PROVIDED TEXT
McCain's Vietnam obsession

The former POW's Senate career has been marked by his outspoken determination never to repeat Vietnam mistakes. So why does he support the Iraq war?

Published April 1, 2008 10:58AM (EDT)

In a major national security speech delivered last week, John McCain invoked his experience in Vietnam to explain his support for a significant U.S. troop presence in Iraq for as long as it takes to prevent a wider catastrophe in the region. "I hold my position because I hate war, and I know very well and very personally how grievous its wages are," the former POW said in an address to the Los Angeles World Affairs Council. "But I know, too, that we must pay those wages to avoid paying even higher ones later."

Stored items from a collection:
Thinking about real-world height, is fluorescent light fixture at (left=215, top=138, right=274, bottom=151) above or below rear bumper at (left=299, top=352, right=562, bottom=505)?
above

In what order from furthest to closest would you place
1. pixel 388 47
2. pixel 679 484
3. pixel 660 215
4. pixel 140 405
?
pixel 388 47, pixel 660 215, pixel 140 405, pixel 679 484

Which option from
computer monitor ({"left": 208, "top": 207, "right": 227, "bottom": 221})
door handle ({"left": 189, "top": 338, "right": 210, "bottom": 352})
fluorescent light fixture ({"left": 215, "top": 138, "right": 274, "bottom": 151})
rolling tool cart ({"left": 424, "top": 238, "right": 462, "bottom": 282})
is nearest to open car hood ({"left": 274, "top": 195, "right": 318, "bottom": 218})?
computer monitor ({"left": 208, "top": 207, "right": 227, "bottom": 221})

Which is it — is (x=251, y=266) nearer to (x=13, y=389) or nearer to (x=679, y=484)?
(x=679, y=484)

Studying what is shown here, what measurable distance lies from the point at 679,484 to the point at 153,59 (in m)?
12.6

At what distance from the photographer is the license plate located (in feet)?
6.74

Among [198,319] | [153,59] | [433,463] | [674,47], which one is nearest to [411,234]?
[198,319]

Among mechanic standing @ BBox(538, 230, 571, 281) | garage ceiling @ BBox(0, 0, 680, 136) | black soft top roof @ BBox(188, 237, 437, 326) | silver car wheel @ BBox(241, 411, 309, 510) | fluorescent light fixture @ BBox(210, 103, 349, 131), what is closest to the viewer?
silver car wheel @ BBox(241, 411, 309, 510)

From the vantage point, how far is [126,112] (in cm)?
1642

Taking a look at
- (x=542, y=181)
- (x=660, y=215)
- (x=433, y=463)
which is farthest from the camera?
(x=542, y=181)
...
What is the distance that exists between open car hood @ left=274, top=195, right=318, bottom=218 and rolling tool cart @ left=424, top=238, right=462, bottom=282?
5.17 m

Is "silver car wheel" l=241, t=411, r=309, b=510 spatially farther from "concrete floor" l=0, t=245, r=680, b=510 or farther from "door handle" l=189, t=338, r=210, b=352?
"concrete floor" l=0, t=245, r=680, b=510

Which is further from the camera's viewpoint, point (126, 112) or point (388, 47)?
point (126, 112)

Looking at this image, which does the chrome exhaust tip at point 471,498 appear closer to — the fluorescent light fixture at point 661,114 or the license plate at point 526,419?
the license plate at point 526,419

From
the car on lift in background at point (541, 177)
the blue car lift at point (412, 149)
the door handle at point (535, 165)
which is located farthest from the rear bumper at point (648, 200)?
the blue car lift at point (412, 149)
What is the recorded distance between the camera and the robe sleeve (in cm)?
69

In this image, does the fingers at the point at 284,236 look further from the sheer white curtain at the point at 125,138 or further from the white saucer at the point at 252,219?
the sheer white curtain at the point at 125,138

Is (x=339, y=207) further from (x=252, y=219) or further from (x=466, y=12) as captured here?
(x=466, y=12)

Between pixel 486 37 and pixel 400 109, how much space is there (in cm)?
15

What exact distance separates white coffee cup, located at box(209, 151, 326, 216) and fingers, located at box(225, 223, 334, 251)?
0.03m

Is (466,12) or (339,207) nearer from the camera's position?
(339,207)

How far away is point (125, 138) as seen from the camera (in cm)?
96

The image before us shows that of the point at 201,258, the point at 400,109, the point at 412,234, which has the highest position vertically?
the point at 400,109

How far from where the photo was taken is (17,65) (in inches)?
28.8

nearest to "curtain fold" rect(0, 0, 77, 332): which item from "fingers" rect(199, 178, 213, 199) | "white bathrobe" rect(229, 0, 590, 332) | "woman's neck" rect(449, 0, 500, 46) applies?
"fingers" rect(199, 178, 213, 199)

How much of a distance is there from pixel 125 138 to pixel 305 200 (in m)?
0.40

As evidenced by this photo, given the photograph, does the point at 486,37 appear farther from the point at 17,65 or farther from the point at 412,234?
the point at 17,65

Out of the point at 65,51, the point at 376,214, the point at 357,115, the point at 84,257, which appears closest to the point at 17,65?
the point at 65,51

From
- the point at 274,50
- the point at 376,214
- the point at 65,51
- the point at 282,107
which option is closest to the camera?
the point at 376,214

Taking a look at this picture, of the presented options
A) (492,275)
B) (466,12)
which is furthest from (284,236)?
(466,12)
--
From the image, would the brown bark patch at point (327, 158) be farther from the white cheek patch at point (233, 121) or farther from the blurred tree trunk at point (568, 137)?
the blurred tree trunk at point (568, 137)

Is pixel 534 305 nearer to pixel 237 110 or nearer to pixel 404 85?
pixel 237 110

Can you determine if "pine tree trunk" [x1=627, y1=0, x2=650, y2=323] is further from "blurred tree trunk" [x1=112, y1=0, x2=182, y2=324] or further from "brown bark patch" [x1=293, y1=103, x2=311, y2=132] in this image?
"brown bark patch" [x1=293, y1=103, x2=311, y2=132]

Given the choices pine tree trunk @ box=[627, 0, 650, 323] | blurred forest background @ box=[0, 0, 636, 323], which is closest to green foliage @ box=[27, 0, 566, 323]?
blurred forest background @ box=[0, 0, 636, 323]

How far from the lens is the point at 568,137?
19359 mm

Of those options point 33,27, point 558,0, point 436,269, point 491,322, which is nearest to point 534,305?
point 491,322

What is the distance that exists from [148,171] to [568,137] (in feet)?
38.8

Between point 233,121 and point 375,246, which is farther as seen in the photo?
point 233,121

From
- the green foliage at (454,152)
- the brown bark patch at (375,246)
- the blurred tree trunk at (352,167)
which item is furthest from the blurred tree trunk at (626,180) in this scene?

GIVEN TASK
Repeat the stretch of the article on McCain and Vietnam from "The former POW's" through "2008 10:58AM (EDT)", word for word.

FULL ANSWER
The former POW's Senate career has been marked by his outspoken determination never to repeat Vietnam mistakes. So why does he support the Iraq war?

Published April 1, 2008 10:58AM (EDT)